-- Begin RECORDS SHOWN --
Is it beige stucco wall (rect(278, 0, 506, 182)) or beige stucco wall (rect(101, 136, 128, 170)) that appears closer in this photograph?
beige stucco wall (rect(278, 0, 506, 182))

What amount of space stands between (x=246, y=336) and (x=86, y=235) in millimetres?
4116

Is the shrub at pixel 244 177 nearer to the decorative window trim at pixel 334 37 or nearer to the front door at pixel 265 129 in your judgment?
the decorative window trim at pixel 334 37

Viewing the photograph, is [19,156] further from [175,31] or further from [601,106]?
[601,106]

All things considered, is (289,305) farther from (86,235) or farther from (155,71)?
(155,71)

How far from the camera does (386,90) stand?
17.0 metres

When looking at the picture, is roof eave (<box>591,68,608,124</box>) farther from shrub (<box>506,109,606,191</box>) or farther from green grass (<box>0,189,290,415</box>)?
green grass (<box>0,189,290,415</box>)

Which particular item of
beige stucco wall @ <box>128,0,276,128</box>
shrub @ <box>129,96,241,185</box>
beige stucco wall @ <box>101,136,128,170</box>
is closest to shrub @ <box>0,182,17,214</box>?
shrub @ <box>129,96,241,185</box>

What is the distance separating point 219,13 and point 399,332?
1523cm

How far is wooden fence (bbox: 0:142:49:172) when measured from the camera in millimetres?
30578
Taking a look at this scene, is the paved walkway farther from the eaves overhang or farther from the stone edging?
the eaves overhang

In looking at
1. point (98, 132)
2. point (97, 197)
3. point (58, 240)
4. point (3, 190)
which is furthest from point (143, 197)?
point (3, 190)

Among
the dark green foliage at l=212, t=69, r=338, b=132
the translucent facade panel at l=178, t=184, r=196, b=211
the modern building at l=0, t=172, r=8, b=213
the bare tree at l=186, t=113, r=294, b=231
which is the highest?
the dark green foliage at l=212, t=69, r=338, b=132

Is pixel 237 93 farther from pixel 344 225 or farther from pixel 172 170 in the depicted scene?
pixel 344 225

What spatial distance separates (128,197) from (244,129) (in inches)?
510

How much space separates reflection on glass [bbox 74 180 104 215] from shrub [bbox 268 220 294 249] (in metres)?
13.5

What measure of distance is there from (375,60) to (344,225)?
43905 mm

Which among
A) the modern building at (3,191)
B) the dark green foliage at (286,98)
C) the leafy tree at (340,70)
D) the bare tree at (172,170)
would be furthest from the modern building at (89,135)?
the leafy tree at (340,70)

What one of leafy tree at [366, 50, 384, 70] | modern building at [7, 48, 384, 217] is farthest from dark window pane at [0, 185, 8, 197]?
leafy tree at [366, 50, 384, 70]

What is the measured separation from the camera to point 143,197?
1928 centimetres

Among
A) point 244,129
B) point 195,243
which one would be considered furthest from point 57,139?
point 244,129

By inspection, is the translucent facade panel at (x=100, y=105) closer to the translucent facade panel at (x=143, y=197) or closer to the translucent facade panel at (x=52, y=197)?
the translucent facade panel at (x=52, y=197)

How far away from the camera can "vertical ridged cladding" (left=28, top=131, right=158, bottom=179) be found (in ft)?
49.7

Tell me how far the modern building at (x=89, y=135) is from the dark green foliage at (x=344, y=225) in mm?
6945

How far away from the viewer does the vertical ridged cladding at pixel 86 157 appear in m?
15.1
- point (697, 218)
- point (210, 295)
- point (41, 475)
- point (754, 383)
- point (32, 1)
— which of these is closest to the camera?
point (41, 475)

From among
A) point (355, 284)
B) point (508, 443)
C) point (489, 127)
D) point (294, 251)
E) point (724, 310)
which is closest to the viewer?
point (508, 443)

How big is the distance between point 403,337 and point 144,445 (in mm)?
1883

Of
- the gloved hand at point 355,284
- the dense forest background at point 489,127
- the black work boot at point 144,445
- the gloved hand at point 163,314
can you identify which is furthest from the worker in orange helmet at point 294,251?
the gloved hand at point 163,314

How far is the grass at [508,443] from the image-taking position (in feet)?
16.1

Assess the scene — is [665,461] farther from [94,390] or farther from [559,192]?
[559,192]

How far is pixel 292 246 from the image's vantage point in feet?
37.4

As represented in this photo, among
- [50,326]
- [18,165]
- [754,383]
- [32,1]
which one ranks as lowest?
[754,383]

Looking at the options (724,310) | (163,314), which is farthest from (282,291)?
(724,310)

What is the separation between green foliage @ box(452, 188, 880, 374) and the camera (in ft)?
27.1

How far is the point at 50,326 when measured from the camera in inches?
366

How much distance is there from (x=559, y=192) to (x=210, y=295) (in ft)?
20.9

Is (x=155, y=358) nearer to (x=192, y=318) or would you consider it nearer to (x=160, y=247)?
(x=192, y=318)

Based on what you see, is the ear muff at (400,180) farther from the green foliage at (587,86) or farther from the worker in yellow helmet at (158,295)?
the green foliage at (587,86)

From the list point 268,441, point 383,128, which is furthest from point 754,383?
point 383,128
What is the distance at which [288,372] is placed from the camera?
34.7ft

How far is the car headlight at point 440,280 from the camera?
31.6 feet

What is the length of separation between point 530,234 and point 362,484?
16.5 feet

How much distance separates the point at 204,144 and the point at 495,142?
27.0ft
-- End RECORDS SHOWN --
### THE REQUEST
Swap "paved walkway" for "brick path" throughout the listing above, and reproduce every line with no other changes.

### RESULT OF THE TASK
Is it beige stucco wall (rect(278, 0, 506, 182)) or beige stucco wall (rect(101, 136, 128, 170)) that appears closer in this photograph?
beige stucco wall (rect(278, 0, 506, 182))

What amount of space stands between (x=246, y=336) and (x=86, y=235) in millimetres?
4116

Is the shrub at pixel 244 177 nearer to the decorative window trim at pixel 334 37 or nearer to the front door at pixel 265 129 in your judgment?
the decorative window trim at pixel 334 37

Viewing the photograph, is [19,156] further from [175,31] or further from [601,106]?
[601,106]

All things considered, is (289,305) farther from (86,235) or farther from (155,71)?
(155,71)

How far from the camera does (386,90) stand?
17.0 metres

When looking at the picture, is roof eave (<box>591,68,608,124</box>) farther from shrub (<box>506,109,606,191</box>) or farther from green grass (<box>0,189,290,415</box>)?
green grass (<box>0,189,290,415</box>)

Which particular item of
beige stucco wall @ <box>128,0,276,128</box>
shrub @ <box>129,96,241,185</box>
beige stucco wall @ <box>101,136,128,170</box>
is closest to shrub @ <box>0,182,17,214</box>?
shrub @ <box>129,96,241,185</box>

What is the distance separating point 219,13 and point 399,332?
1523cm

How far is wooden fence (bbox: 0:142:49:172) when measured from the camera in millimetres?
30578
Taking a look at this scene, is the brick path farther from the eaves overhang or farther from the stone edging?
the eaves overhang

In looking at
1. point (98, 132)
2. point (97, 197)
3. point (58, 240)
4. point (3, 190)
which is furthest from point (143, 197)?
point (3, 190)

Among
the dark green foliage at l=212, t=69, r=338, b=132
the translucent facade panel at l=178, t=184, r=196, b=211
the modern building at l=0, t=172, r=8, b=213
the bare tree at l=186, t=113, r=294, b=231
which is the highest?
the dark green foliage at l=212, t=69, r=338, b=132

Is pixel 237 93 farther from pixel 344 225 or farther from pixel 172 170 in the depicted scene?
pixel 344 225

What spatial distance separates (128,197) from (244,129) (in inches)?
510

How much space separates reflection on glass [bbox 74 180 104 215] from shrub [bbox 268 220 294 249] (in metres)?
13.5

What measure of distance is there from (375,60) to (344,225)?
43905 mm

Which among
A) the modern building at (3,191)
B) the dark green foliage at (286,98)
C) the leafy tree at (340,70)
D) the bare tree at (172,170)
would be furthest from the modern building at (89,135)?
the leafy tree at (340,70)

What one of leafy tree at [366, 50, 384, 70] | modern building at [7, 48, 384, 217] is farthest from dark window pane at [0, 185, 8, 197]?
leafy tree at [366, 50, 384, 70]

What is the measured separation from the camera to point 143,197?
1928 centimetres

Among
A) point 244,129
B) point 195,243
which one would be considered furthest from point 57,139?
point 244,129

By inspection, is the translucent facade panel at (x=100, y=105) closer to the translucent facade panel at (x=143, y=197) or closer to the translucent facade panel at (x=52, y=197)?
the translucent facade panel at (x=52, y=197)

How far away from the camera can "vertical ridged cladding" (left=28, top=131, right=158, bottom=179) be found (in ft)?
49.7

Tell me how far the modern building at (x=89, y=135) is from the dark green foliage at (x=344, y=225) in mm?
6945

How far away from the viewer does the vertical ridged cladding at pixel 86 157 appear in m?
15.1
- point (697, 218)
- point (210, 295)
- point (41, 475)
- point (754, 383)
- point (32, 1)
— which of these is closest to the camera?
point (41, 475)

From among
A) point (355, 284)
B) point (508, 443)
C) point (489, 127)
D) point (294, 251)
E) point (724, 310)
which is closest to the viewer?
point (508, 443)

How big is the distance between point 403,337 and point 144,445 (in mm)?
1883

Of
- the gloved hand at point 355,284
- the dense forest background at point 489,127
- the black work boot at point 144,445
- the gloved hand at point 163,314
can you identify which is furthest from the worker in orange helmet at point 294,251?
the gloved hand at point 163,314

How far is the grass at [508,443] from the image-taking position (in feet)?
16.1

Assess the scene — is [665,461] farther from [94,390] or farther from [559,192]?
[559,192]

How far is pixel 292 246 from the image's vantage point in feet?
37.4

As represented in this photo, among
- [50,326]
- [18,165]
- [754,383]
- [32,1]
which one ranks as lowest?
[754,383]

Looking at the options (724,310) | (163,314), which is farthest from (282,291)?
(724,310)

What is the separation between green foliage @ box(452, 188, 880, 374) and the camera (in ft)?
27.1

How far is the point at 50,326 when measured from the camera in inches?
366

How much distance is there from (x=559, y=192) to (x=210, y=295) (in ft)?
20.9

Is (x=155, y=358) nearer to (x=192, y=318) or would you consider it nearer to (x=160, y=247)?
(x=192, y=318)

Based on what you see, is the ear muff at (400,180) farther from the green foliage at (587,86) or farther from the worker in yellow helmet at (158,295)?
the green foliage at (587,86)

From the list point 268,441, point 383,128, which is furthest from point 754,383?
point 383,128
What is the distance at which [288,372] is placed from the camera?
34.7ft

How far is the car headlight at point 440,280 from the camera?
31.6 feet

What is the length of separation between point 530,234 and point 362,484?
16.5 feet

How much distance separates the point at 204,144 and the point at 495,142?
27.0ft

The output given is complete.